While the headline 275,000 jobs number from the survey of establishments was favorable, numbers from the household survey pointed to potential concerns about the economic outlook. Employment declined by 184,000, and this marks another consecutive decline since November 2023. Since November 2023, employment has declined by nearly 900,000. The decline in employment showed up in the uptick in the nation’s unemployment rate, from 3.7% to 3.9%. The increase in the unemployment rate was due to an increase in unemployed workers of 334,000. Since the same time last year, the number of unemployed workers has increased by close to 500,000.     

Examining unemployment rates by occupation might also offer signs about the economy. The unemployment rate data by occupation is non-seasonally adjusted. So, we need to examine the year-over-year change in the unemployment rate to ascertain any relevant information about potential trends. One occupation with signaling potential is sales and related occupations, with the unemployment rate usually undergoing a noticeable change prior to and during a recession. Simply speaking, employers need more sales-related occupations when an increase in sales is anticipated and need fewer on the converse. The unemployment rate for sales-related occupations increased from 4% of February last year to 4.7% in February 2024. In the tech-led recession of 2001, the unemployment rate for sales occupations increased from 3.3% to 4.9% just prior to the recession’s start. The Great Recession did not see any declines in sales-related occupations until the actual start of the recession, with the unemployment rate increasing from 5.2% to almost 9% by the end of the recession.  While the current change is a noticeable uptick, we need to see sustained increases for definitive conclusions on growth projections and more conclusive statements on any pending recession.

One industry that can provide potential hints on the economic trajectory is professional and business services, specifically temporary employment services.  As the economy heats up, employers will first expand with temporary labor. To the contrary, when employers are anticipating or experiencing declines in economic activity, temporary workers are usually the first to experience layoffs. Temporary labor services are part of the professional and business services sector, and the unemployment rate has increased from 4.2% to 5.1%.  Just as recently as October 2023, the unemployment rate in professional and business services was 3.2%.  Additionally, the February jobs report did show a decline in temporary labor services of 15,400. As a comparison, the 2001 recession saw the unemployment rate in professional and business services increase from 4.1% to 5.9% just prior to the economic slowdown. For the Great Recession, professional and business services saw an increase in unemployment from 4.8% to 6.4%. There has been a noticeable increase in unemployment, but still not the kind of changes that might coincide with a recession. This is another number that warrants watching. 

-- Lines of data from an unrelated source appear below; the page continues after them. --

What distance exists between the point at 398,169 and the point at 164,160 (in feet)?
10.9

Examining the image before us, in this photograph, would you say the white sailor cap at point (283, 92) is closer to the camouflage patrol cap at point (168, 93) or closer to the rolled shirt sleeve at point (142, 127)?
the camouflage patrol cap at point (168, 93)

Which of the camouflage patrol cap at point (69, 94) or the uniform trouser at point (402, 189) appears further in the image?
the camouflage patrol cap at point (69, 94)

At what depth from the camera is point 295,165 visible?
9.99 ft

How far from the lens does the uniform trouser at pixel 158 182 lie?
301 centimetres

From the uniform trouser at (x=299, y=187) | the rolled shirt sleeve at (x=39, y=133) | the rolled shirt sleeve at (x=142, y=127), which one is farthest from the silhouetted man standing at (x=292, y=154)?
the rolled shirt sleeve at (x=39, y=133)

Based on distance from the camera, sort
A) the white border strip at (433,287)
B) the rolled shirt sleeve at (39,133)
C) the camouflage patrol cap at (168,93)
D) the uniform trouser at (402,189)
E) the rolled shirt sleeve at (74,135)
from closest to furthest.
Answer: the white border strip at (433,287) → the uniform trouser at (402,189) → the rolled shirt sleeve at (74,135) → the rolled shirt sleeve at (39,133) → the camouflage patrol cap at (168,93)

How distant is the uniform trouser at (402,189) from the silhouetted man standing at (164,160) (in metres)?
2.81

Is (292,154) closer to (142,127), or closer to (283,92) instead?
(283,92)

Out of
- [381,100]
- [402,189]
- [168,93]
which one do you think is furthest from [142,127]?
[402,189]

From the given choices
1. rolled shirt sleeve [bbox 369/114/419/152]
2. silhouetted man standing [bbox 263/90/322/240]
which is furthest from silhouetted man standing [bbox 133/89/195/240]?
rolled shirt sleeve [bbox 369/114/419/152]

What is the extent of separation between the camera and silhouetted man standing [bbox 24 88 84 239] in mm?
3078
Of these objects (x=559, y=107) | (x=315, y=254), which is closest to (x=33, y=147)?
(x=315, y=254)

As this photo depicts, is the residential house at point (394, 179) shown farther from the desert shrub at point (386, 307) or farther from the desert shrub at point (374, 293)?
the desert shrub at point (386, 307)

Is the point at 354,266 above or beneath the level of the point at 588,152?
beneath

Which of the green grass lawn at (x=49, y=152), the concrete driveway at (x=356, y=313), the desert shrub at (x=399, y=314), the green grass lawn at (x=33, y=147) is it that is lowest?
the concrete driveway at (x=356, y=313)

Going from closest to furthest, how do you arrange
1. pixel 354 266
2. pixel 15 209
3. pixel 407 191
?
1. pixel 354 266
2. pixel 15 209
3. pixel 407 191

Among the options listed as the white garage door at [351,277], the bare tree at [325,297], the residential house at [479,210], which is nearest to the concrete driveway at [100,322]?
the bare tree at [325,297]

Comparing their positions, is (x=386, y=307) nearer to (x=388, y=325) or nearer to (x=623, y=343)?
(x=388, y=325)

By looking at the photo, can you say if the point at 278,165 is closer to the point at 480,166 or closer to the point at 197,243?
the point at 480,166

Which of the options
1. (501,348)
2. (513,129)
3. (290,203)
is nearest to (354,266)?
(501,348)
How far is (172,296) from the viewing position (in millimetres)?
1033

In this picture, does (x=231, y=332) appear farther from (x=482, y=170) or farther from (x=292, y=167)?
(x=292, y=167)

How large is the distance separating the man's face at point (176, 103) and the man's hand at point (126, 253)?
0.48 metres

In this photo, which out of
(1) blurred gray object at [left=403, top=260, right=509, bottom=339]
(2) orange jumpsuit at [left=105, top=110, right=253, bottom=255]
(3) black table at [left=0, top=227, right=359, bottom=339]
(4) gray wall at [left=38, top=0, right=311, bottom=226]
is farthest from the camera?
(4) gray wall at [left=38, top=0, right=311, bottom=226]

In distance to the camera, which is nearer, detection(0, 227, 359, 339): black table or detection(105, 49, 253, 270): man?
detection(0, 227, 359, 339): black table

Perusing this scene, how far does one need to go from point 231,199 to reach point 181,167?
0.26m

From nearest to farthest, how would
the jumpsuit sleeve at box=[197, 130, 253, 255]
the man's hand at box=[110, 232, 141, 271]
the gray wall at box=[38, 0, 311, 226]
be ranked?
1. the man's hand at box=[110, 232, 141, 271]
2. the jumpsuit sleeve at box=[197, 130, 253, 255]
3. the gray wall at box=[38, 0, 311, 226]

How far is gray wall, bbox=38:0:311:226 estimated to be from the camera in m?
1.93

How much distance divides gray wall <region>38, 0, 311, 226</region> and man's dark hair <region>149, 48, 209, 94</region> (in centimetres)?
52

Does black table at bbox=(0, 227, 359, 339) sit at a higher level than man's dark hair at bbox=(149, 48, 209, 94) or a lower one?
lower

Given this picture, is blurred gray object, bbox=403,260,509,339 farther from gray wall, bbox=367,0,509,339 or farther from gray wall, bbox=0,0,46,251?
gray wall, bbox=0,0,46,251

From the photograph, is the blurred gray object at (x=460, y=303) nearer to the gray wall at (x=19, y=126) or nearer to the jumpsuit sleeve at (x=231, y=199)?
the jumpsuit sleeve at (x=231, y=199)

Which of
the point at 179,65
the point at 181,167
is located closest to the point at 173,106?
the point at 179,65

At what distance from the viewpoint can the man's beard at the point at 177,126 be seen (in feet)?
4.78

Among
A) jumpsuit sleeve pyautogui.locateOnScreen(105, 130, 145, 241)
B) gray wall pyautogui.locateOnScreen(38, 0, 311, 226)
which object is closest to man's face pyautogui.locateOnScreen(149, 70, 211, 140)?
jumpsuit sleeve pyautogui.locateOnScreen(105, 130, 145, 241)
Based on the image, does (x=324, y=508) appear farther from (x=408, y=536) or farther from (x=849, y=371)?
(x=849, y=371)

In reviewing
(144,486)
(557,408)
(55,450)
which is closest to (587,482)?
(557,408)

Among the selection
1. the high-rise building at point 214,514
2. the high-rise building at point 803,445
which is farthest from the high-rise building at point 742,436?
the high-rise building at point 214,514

My economic outlook for 2024 called for “slower growth” and a pullback in consumer spending. We are seeing emerging signs of softer growth along with consumer spending, but we are not close to calling for a recession. Over the next several months, we will hear more talk about various forms of stagflation, a combination of higher prices and slower growth. As the inflation rate approaches the Federal Reserve’s desired level of 2%, getting from 3 plus percent down to 2% is facing headwinds, implying that interest rates will be higher for longer.  The soft landing may have come and gone as the  “last mile” of inflation remains stubborn, and signs of softer growth emerge.